Crédit : Amélie Philibert

Les cauchemars récurrents prédisposent-ils au suicide?

Absolument pas. Mais ils peuvent être un indice clinique de la problématique. Je m’explique. Si la personne à l’état de veille est habitée par des pensées troublantes et préoccupantes, elle peut avoir des cauchemars. Par exemple, un employé particulièrement stressé au travail ou qui a de graves ennuis financiers risque de ne pas avoir un sommeil de tout repos. Il n’est donc pas étonnant que les gens avec des pensées suicidaires déclarent faire plus de cauchemars. Cela est vrai autant pour les adultes que pour les adolescents.
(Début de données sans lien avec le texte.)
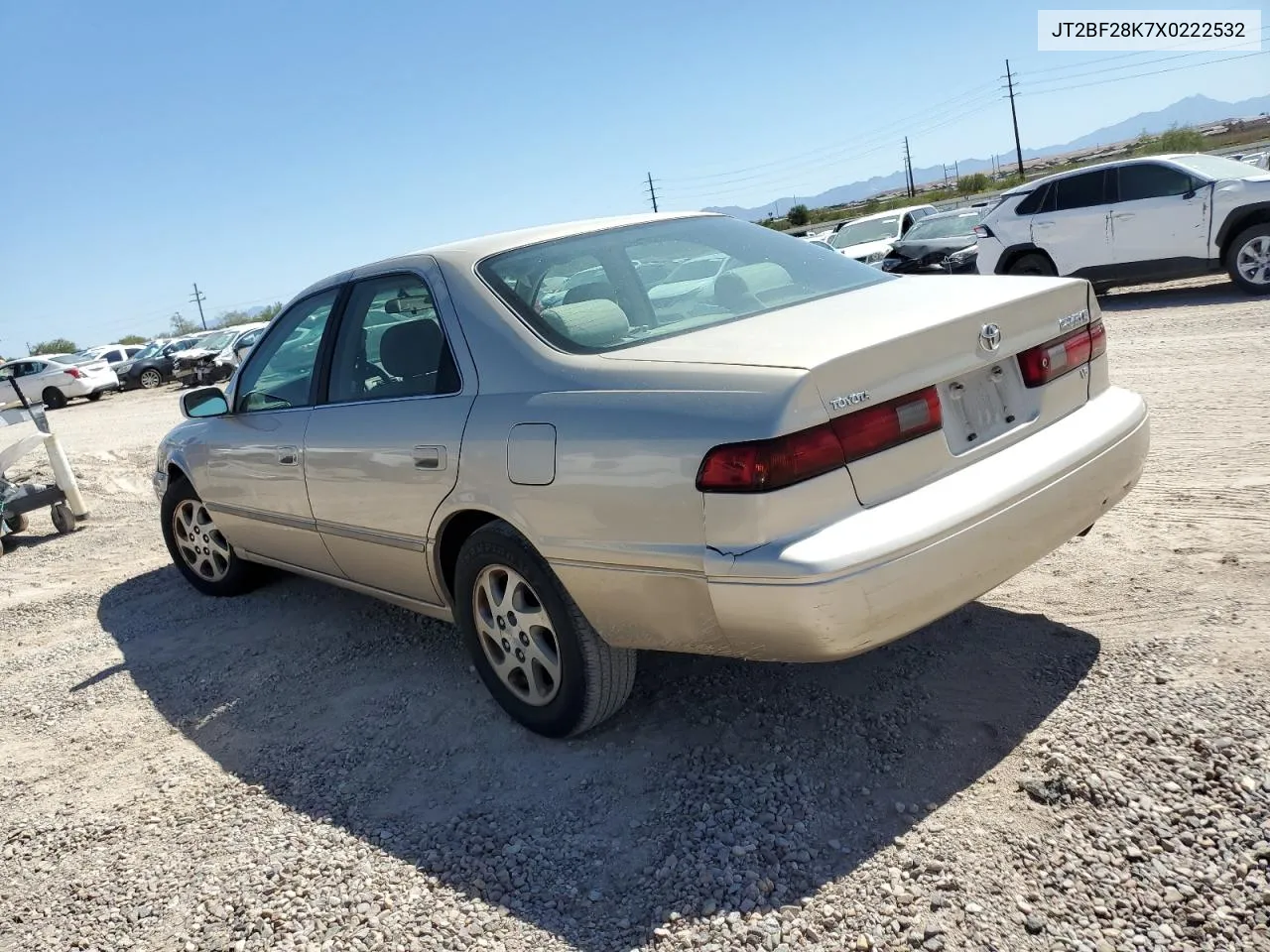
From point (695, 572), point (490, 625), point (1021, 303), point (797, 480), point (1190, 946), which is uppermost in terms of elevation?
point (1021, 303)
Des études ont d’ailleurs montré que la présence de cauchemars chez les personnes suicidaires ayant des troubles du sommeil était un des plus forts prédicteurs d’une nouvelle tentative de suicide.

À quoi rêvent les aveugles?

Les songes des aveugles de naissance sont composés d’éléments auditifs et sensoriels, incluant le déplacement et l’équilibre, et d’odeurs. C’est normal, puisque leurs sens proprioceptifs comme le toucher, le goût et l’odorat ainsi que l’ouïe sont plus performants que ceux des voyants. Ces sens revêtent une grande importance pour leur survie et leur bien-être. Leurs rêves mettent donc en scène des composantes qui leur permettent de comprendre le monde. Ce qu’il faut savoir, c’est à quel âge la personne a perdu la vue. Tout se joue entre cinq et sept ans, période critique pour la plasticité cérébrale. Les individus qui ont perdu la vue après sept ans rapportent des éléments visuels. Ils rêvent encore en couleurs à l’âge adulte. Mais les éléments visuels peuvent s’estomper avec les années. Par ailleurs, des études ont établi que les aveugles font plus de cauchemars que les personnes voyantes. Ce n’est pas surprenant. Ils ont différentes craintes à l’état de veille, par exemple se faire happer par une voiture ou encore tomber dans les escaliers. Le contenu de leurs songes est le reflet de préoccupations quotidiennes qui viennent se manifester pendant qu’ils dorment.

Que reste-t-il à découvrir sur les rêves?

On comprend encore mal à quoi servent les rêves et quelle est leur fonction précise. Est-elle psychologique? neurobiologique? De plus, on connaît relativement peu les mécanismes cérébraux qui engendrent les images, les sons et les sensations dans nos rêves. Et la relation entre le contenu des rêves et les différents stades du sommeil est toujours obscure. Finalement, les liens entre le contenu des rêves et les dimensions de la personnalité du rêveur demeurent aussi à élucider. Bref, il y a encore beaucoup de questions sans réponse. Je ne suis pas à court de projets de recherche. J’en ai assez pour m’occuper jusqu’à ma retraite!